This viewpoint defines and structures the drivers and constraints influencing the formulation and evolution of the organization’s AI strategy. It provides a representation of the key motivating forces and limiting conditions that shape AI-related architectural decisions at the enterprise level.
Stakeholders
• Executive Leadership
• Enterprise Architects
• Solution Architects
• Data and AI Leadership
• Risk, Compliance, and Legal Stakeholders
• AI Governance Bodies
Stakeholder Concerns
• Alignment of AI initiatives with enterprise strategic objectives
• Compliance with regulatory, legal, and ethical requirements
• Risk exposure associated with AI adoption
• Cost, resource, and infrastructure limitations
• Transparency, explainability, and trust in AI systems
• Workforce readiness and skills availability
• Long-term sustainability and vendor dependency
The purpose of this viewpoint is to:
• Identify and communicate the primary drivers motivating AI adoption.

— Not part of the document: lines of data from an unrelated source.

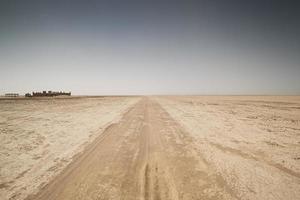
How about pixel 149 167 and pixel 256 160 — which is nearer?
pixel 149 167

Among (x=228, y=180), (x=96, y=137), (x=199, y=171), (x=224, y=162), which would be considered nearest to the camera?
(x=228, y=180)

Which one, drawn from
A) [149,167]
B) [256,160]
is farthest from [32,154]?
[256,160]

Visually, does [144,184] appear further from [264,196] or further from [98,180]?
[264,196]

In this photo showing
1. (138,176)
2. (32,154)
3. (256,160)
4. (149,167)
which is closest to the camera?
(138,176)

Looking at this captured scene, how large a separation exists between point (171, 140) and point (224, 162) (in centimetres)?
312

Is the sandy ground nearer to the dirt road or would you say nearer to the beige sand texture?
the dirt road

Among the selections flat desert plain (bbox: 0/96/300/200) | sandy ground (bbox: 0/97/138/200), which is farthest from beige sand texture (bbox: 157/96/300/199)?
sandy ground (bbox: 0/97/138/200)

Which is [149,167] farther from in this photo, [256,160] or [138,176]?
[256,160]

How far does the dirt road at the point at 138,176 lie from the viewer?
4.39 m

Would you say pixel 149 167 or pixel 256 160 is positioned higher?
pixel 149 167

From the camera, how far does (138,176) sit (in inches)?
207

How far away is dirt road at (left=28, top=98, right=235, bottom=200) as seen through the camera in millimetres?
4391

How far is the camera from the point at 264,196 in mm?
4414

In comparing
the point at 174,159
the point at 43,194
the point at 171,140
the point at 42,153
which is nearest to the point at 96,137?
the point at 42,153
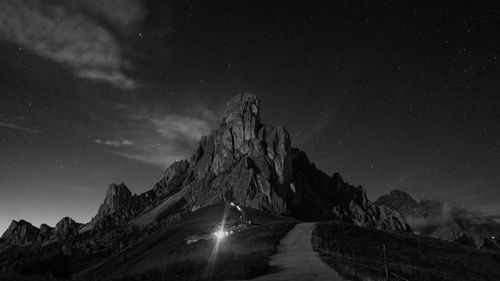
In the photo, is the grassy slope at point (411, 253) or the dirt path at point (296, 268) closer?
the dirt path at point (296, 268)

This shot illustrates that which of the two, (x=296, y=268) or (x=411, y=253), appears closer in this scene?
(x=296, y=268)

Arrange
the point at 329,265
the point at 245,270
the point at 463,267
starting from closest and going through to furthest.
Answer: the point at 245,270, the point at 329,265, the point at 463,267

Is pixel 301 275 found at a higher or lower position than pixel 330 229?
lower

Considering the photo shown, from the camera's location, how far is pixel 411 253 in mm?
49094

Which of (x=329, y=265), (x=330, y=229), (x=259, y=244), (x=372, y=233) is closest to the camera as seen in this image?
(x=329, y=265)

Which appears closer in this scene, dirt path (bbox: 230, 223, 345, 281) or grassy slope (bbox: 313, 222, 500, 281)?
dirt path (bbox: 230, 223, 345, 281)

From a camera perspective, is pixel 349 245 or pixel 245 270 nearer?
pixel 245 270

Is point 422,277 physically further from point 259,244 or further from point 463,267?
point 259,244

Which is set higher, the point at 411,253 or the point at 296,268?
the point at 411,253

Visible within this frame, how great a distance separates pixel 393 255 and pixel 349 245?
21.4 feet

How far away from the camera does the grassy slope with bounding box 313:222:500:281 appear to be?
4058 centimetres

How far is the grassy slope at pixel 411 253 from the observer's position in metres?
40.6

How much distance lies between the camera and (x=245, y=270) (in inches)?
1132

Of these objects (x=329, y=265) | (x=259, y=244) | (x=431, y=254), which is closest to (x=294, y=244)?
(x=259, y=244)
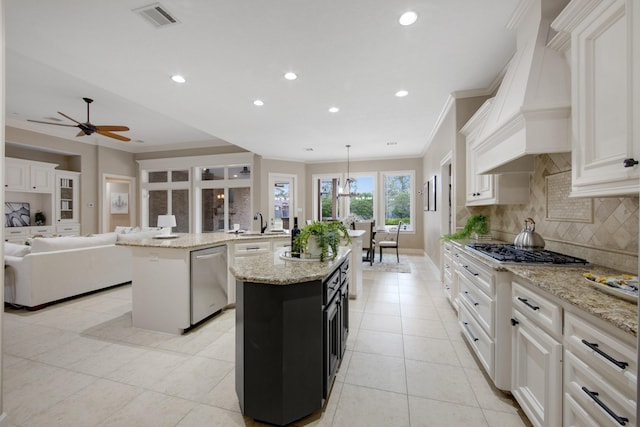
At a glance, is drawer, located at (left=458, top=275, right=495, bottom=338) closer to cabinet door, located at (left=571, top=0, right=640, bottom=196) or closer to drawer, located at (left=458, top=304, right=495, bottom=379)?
drawer, located at (left=458, top=304, right=495, bottom=379)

• Identify and communicate the primary constraints governing AI implementation.
• Provide context for downstream architectural decisions, including principles, requirements, capabilities, and solution designs.
• Support informed decision-making by making strategic trade-offs explicit.
This viewpoint applies at the enterprise strategy and motivation level and precedes capability modeling, solution architecture, and implementation design. It is concerned with enterprise-wide AI considerations rather than individual systems or technologies.
Relationships
• Drivers influence AI strategic objectives and architectural decisions.
• Constraints restrict or condition AI strategic objectives and architectural decisions.
• Drivers and constraints jointly shape the AI strategy and governance approach.
Concerns Addressed
• Why AI capabilities are required (Drivers)
• Under what conditions AI capabilities may be realized (Constraints)
Typical Stakeholder Questions
• What factors are driving the organization to invest in AI?
• What regulatory, technical, financial, or organizational limits must be considered?
• How do risk, compliance, and transparency requirements affect AI strategy?
• What trade-offs exist between AI ambition and enterprise constraints?
Rationale
Understanding both the drivers and constraints of AI adoption is essential to ensure that AI initiatives are strategically aligned, compliant, and feasible. This viewpoint provides the foundational context required to transition from strategic intent to executable architecture.